> **Consignes et exigences**: Dans le texte sur l'amour de soi, quel événement a aggravé les problèmes de l'amie avec son corps ?

Parce que je trouve que c’est important de pouvoir dire qu’on s’aime. De nos jours, on passe tellement de temps à critiquer tout le monde, à dire que les filles ne sont jamais assez minces pis les gars pas assez musclés, à banaliser les troubles alimentaires pis à même pas encore réaliser que ça peut devenir un problème, une fréquentation excessive au gym… On a beau trouver ça cave, entre nous, mais on finit toujours par sentir qu’on n’est pas assez. Les complexes sont à la mode.

C’est à la mode de pas s’aimer.

C’est normal. On est tellement bombardé de messages contradictoires que c’est dur en maudit de se retrouver dans tout ça. On essaie d’être une chose et son contraire. Ça ne marche pas. On se déteste. Tout le monde nous comprend.

C’est tellement banal pis courant de ne pas s’aimer que je me suis presque sentie coupable, une petite seconde, de m’aimer. Comme si c’était un secret honteux qu’il ne fallait pas que les autres le sachent. Comme si c’était être trop imbu de soi-même, que de s’accepter.

Merde, ça va tu si mal dans l’monde pour qu’on en arrive là?

L’hiver dernier, j’ai rencontré une fille qui avait des gros problèmes avec son corps. Elle se trouvait vraiment moche et ça l’obsédait, et pourtant elle était super belle. Le problème avait empiré quand elle était devenue la coloc d’une mannequin mince comme un pic qui se trouvait toujours trop grosse. Elle était tellement fabuleuse et complexée à la fois que, forcément, mon amie a fini par sentir qu’elle était pire qu’une merde, si la fille d’à côté pouvait se détester autant en étant si belle.

> **Données fournies**:

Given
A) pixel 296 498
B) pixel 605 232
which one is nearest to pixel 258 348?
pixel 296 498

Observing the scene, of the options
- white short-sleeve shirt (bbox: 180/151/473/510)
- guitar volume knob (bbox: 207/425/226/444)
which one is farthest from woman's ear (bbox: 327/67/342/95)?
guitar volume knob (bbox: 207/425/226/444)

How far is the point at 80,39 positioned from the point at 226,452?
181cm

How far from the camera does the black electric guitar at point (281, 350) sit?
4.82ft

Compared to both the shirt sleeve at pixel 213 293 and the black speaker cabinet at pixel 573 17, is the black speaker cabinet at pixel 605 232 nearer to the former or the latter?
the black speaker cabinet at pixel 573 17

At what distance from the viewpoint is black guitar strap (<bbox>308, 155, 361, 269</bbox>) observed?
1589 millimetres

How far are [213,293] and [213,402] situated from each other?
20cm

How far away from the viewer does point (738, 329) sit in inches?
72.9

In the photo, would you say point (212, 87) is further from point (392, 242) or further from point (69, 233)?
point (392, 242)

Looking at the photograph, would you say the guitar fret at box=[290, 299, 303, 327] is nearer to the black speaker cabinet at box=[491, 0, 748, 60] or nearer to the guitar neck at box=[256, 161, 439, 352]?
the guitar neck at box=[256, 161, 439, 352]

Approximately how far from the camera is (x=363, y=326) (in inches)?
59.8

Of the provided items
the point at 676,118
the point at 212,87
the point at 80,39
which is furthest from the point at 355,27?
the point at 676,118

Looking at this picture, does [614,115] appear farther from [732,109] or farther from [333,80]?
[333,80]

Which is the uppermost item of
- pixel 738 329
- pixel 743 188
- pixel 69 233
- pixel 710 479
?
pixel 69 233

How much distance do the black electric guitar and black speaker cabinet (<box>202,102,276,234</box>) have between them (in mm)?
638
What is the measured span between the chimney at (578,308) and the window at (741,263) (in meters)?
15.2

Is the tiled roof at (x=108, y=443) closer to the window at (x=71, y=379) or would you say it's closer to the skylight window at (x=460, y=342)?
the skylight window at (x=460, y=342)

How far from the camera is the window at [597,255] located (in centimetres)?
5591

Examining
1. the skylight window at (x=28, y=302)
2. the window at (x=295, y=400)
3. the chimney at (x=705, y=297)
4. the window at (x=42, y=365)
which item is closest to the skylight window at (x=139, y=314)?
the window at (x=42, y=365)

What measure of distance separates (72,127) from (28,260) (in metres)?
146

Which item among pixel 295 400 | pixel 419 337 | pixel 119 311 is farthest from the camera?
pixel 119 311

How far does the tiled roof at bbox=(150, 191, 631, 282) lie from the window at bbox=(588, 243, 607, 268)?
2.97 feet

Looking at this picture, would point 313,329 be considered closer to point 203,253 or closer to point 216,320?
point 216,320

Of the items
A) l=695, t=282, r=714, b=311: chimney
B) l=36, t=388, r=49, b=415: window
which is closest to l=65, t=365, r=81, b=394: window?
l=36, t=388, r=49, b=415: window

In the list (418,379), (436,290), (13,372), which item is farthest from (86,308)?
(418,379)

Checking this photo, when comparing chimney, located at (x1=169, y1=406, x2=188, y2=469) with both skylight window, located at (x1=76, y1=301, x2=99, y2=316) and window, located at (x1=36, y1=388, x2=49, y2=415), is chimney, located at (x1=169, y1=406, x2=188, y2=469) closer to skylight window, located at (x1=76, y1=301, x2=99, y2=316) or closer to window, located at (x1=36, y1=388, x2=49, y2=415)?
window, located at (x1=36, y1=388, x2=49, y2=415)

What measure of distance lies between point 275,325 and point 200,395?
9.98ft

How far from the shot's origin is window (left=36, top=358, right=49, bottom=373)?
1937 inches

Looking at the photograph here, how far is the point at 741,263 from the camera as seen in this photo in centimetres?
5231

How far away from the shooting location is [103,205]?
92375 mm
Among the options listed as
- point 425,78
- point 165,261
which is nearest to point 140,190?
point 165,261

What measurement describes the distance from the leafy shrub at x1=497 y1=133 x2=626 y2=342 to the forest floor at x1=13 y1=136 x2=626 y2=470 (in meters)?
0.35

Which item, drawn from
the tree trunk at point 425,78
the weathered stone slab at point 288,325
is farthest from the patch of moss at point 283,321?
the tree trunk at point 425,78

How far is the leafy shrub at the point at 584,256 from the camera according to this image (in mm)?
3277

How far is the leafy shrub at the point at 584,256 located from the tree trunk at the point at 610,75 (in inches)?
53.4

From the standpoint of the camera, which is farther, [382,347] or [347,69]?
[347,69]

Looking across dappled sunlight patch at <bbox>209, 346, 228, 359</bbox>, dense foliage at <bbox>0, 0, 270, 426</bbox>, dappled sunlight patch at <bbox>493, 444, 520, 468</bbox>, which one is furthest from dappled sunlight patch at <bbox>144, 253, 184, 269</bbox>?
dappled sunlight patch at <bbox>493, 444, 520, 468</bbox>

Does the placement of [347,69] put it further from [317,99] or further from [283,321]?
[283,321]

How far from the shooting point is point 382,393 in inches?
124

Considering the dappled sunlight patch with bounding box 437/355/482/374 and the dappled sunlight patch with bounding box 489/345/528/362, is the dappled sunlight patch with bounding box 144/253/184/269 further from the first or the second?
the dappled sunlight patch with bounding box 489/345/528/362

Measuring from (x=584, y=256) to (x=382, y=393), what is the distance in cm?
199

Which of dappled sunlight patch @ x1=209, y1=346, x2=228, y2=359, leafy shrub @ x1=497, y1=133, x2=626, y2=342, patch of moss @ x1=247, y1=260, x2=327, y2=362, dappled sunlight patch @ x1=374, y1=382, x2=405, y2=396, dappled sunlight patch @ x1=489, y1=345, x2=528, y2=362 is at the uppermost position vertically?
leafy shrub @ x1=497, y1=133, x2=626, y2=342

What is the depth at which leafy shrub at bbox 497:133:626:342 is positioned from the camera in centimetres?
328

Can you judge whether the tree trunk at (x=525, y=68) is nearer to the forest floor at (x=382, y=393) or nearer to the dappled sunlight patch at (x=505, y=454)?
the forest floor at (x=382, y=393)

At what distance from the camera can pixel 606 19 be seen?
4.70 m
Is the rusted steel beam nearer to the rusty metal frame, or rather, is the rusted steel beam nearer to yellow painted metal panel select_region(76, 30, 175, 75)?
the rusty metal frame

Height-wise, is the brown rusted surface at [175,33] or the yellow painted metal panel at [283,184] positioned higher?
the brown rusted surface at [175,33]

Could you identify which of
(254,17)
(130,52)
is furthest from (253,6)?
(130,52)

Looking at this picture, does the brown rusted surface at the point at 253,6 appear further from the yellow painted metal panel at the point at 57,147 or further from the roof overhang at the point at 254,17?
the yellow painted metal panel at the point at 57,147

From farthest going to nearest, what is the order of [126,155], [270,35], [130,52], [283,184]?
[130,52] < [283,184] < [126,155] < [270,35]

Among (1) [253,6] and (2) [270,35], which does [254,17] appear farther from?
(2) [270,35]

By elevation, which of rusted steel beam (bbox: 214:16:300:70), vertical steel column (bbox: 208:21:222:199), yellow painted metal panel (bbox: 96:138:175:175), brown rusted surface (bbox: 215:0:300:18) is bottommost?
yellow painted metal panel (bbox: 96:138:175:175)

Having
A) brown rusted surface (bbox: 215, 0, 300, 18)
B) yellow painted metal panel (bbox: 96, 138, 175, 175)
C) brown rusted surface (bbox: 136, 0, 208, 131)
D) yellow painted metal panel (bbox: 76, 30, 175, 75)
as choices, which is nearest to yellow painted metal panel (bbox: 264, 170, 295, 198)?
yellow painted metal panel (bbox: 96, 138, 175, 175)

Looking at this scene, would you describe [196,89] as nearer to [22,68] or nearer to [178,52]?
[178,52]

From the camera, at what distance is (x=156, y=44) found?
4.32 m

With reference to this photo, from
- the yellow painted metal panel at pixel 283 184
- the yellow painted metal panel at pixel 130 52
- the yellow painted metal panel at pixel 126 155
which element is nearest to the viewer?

> **Exercice réalisé**: Elle est devenue la colocataire d'une mannequin très mince qui se trouvait toujours trop grosse.